2) f'_{jk}f'_{ij}=f'_{ik}, whenever i \leq j \leq k. This also follows very easily from f_{jk}f_{ij}=f_{ik}.

Definition 1. Let I be a set partially ordered by \leq (we only need \leq to be reflexive and transitive) and let \mathcal{C} be a category.

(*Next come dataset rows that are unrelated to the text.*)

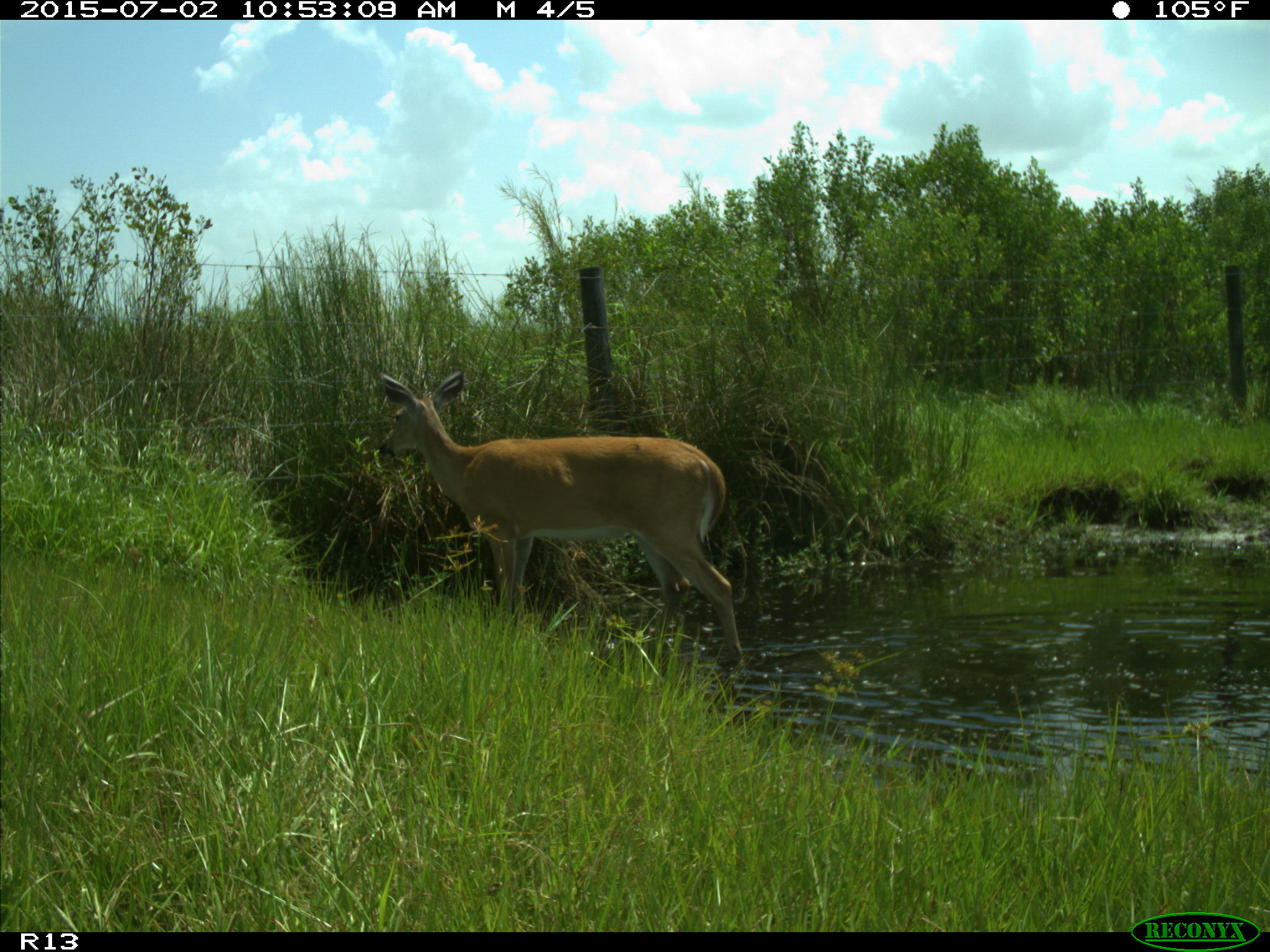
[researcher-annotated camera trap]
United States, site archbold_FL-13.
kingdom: Animalia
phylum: Chordata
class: Mammalia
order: Artiodactyla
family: Cervidae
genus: Odocoileus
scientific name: Odocoileus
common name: deer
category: unidentified deer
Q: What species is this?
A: Unidentified deer (deer) (Odocoileus).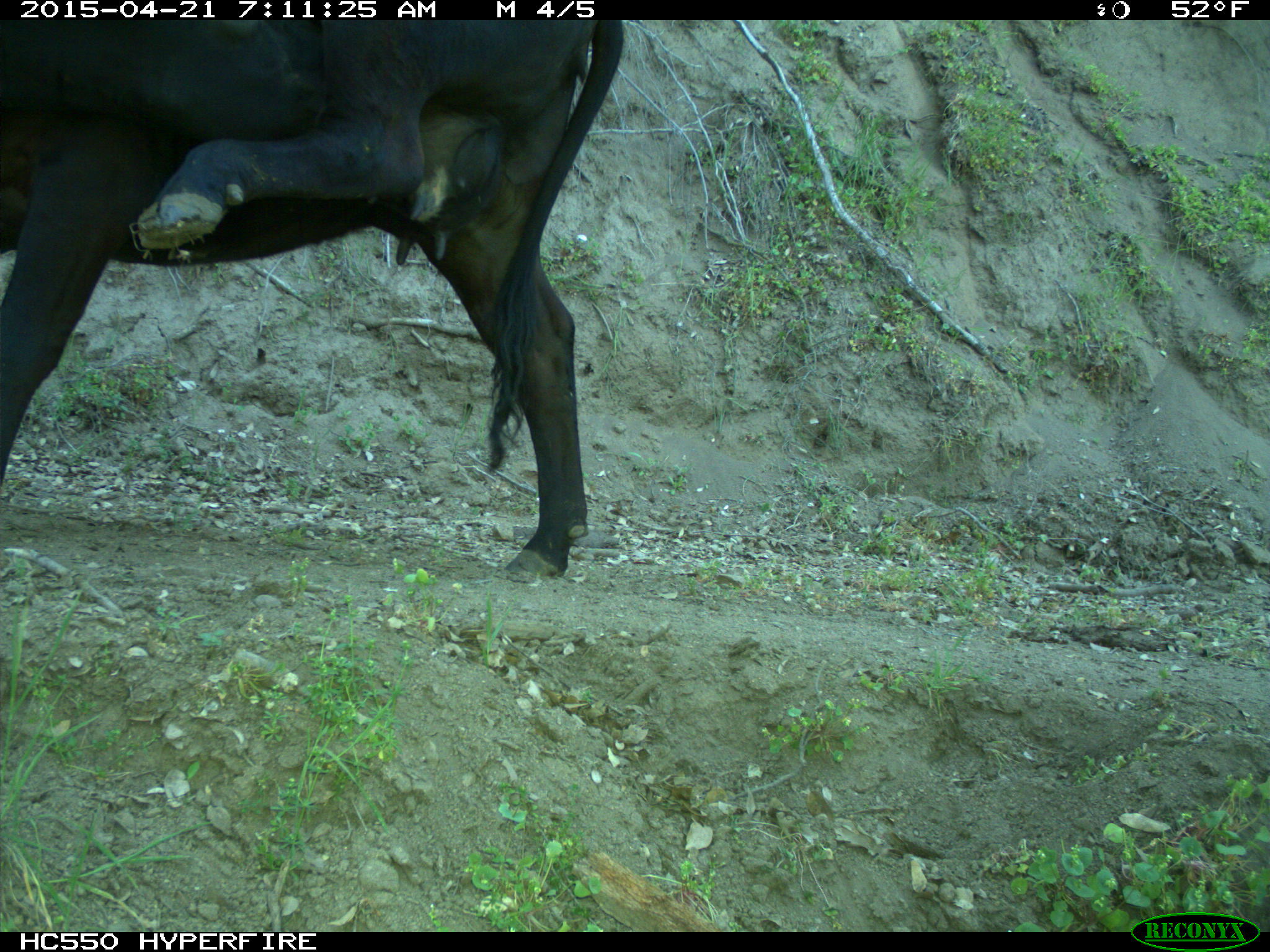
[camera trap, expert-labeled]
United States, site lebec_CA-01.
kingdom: Animalia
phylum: Chordata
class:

Let \{M_i \}_{i \in I} be a family of objects in \mathcal{C} and suppose that for every i, j \in I with i \leq j there exists a morphism f_{ij} : M_i \longrightarrow M_j such that

1) f_{ii}=\text{id}_{M_i}, for all i \in I,

2) f_{jk}f_{ij}=f_{ik} whenever i \leq j \leq k.

Then the objects M_i together with the morphisms f_{ij} is called a direct sysetem in \mathcal{C}. We will use the notation \{M_i, f_{ij} \} for this direct system.

If we change the direction of the arrows in the above definition, we’ll get the definition of a inverse system , i.e.

Definition 2. Let I be a set partially ordered by \leq (we only need \leq to be reflexive and transitive) and let \mathcal{C} be a category. Let \{M_i \}_{i \in I} be a family of objects in \mathcal{C} and suppose that for every i, j \in I with i \leq j there exists a morphism f_{ij} : M_j \longrightarrow M_i such that

1) f_{ii}=\text{id}_{M_i},

2) f_{ij}f_{jk}=f_{ik} whenever i \leq j \leq k.

Then the objects M_i together with the morphisms f_{ij} is called an inverse sysetem in \mathcal{C}. We will use the notation \{M_i, f_{ij} \} for this inverse system.